**REQUIREMENT:** Reproduce the rows below, replacing every occurrence of "side mirror" with "wing mirror" and leaving everything else untouched.

**PROVIDED RECORDS:**
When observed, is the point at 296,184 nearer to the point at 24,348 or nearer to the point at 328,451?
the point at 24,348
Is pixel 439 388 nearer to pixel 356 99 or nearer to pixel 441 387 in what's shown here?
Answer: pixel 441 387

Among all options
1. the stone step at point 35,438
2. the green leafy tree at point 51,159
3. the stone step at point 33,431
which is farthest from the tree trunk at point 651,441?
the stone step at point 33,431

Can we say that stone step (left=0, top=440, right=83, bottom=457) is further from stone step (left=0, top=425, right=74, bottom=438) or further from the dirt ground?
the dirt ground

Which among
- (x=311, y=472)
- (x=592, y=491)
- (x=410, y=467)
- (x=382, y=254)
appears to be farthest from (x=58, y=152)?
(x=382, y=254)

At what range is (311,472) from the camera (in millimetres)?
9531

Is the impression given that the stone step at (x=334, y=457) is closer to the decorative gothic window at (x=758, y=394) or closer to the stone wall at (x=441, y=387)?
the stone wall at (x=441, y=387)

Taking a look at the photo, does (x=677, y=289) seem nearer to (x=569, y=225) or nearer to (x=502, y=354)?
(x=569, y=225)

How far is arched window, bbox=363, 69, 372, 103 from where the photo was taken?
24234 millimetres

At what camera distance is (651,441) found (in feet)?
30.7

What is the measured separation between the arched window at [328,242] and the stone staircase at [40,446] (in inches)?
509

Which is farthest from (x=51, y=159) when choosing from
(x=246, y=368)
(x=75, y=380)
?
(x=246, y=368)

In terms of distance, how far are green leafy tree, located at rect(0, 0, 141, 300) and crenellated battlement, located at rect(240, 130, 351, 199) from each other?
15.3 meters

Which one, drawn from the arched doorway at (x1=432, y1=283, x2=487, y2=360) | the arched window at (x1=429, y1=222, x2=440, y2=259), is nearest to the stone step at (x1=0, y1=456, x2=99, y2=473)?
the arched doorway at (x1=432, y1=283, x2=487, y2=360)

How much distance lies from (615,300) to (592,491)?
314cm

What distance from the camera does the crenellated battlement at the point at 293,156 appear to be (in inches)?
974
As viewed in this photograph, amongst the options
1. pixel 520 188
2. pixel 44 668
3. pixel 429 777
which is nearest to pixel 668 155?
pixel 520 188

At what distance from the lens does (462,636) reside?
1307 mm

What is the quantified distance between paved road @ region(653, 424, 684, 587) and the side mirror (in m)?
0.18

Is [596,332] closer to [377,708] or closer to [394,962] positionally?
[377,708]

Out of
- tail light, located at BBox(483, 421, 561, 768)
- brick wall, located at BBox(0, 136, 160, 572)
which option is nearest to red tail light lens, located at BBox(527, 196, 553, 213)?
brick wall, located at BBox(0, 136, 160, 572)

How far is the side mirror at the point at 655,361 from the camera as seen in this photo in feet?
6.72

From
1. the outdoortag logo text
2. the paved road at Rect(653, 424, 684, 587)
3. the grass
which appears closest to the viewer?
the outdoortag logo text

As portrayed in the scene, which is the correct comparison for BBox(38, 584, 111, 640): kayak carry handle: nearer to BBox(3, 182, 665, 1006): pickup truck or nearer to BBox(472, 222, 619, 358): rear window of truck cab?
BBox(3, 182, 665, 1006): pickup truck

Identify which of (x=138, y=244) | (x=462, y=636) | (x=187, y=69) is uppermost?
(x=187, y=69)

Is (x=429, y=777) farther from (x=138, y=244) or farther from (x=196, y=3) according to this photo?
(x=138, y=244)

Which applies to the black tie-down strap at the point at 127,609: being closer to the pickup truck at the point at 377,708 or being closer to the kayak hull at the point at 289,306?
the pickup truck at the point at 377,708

**SOLUTION FOR THIS TASK:**
When observed, is the point at 296,184 nearer to the point at 24,348 or nearer to the point at 328,451?
the point at 24,348
Is pixel 439 388 nearer to pixel 356 99 or nearer to pixel 441 387 in what's shown here?
Answer: pixel 441 387

Among all options
1. the stone step at point 35,438
2. the green leafy tree at point 51,159
3. the stone step at point 33,431
which is farthest from the tree trunk at point 651,441?
the stone step at point 33,431

Can we say that stone step (left=0, top=440, right=83, bottom=457) is further from stone step (left=0, top=425, right=74, bottom=438) or further from the dirt ground?
the dirt ground

Which among
- (x=311, y=472)
- (x=592, y=491)
- (x=410, y=467)
- (x=382, y=254)
appears to be farthest from (x=58, y=152)?
(x=382, y=254)

At what range is (311,472) from the camera (in millimetres)?
9531

Is the impression given that the stone step at (x=334, y=457) is closer to the decorative gothic window at (x=758, y=394) or closer to the stone wall at (x=441, y=387)?
the stone wall at (x=441, y=387)

Taking a look at the photo, does (x=677, y=289) seem nearer to (x=569, y=225) or nearer to (x=502, y=354)?
(x=569, y=225)

How far is arched window, bbox=363, 69, 372, 103 from where the photo was taken?
24234 millimetres

At what camera distance is (651,441) found (in feet)?
30.7

What is the measured separation between the arched window at [328,242] and the stone staircase at [40,446] (in inches)?
509

Which is farthest from (x=51, y=159) when choosing from
(x=246, y=368)
(x=75, y=380)
?
(x=246, y=368)

In terms of distance, how far are green leafy tree, located at rect(0, 0, 141, 300) and crenellated battlement, located at rect(240, 130, 351, 199) from each other?
15.3 meters

Which one, drawn from the arched doorway at (x1=432, y1=283, x2=487, y2=360) | the arched window at (x1=429, y1=222, x2=440, y2=259), is nearest to the stone step at (x1=0, y1=456, x2=99, y2=473)?
the arched doorway at (x1=432, y1=283, x2=487, y2=360)

How much distance lies from (615,300) to (592,491)?
314cm

What distance from the camera does the crenellated battlement at the point at 293,156 appear to be (in inches)?
974
As viewed in this photograph, amongst the options
1. pixel 520 188
2. pixel 44 668
3. pixel 429 777
which is nearest to pixel 668 155?
pixel 520 188

At what distance from the lens does (462,636) reside?
1307 mm

What is the quantified distance between paved road @ region(653, 424, 684, 587) and the wing mirror (in m)?
0.18

Is [596,332] closer to [377,708] or closer to [394,962] positionally?
[377,708]

Out of
- tail light, located at BBox(483, 421, 561, 768)
- brick wall, located at BBox(0, 136, 160, 572)
which option is nearest to red tail light lens, located at BBox(527, 196, 553, 213)?
brick wall, located at BBox(0, 136, 160, 572)

How far is the wing mirror at the point at 655,361 from the camera as seen in this photo in feet?
6.72

From
1. the outdoortag logo text
2. the paved road at Rect(653, 424, 684, 587)
3. the grass
which appears closest to the viewer?
the outdoortag logo text

As portrayed in the scene, which is the correct comparison for BBox(38, 584, 111, 640): kayak carry handle: nearer to BBox(3, 182, 665, 1006): pickup truck or nearer to BBox(472, 222, 619, 358): rear window of truck cab?
BBox(3, 182, 665, 1006): pickup truck

Identify which of (x=138, y=244) | (x=462, y=636) | (x=187, y=69) is uppermost?
(x=187, y=69)

Is (x=429, y=777) farther from (x=138, y=244) or farther from (x=196, y=3) according to this photo?
(x=138, y=244)

Which applies to the black tie-down strap at the point at 127,609: being closer to the pickup truck at the point at 377,708 or being closer to the kayak hull at the point at 289,306?
the pickup truck at the point at 377,708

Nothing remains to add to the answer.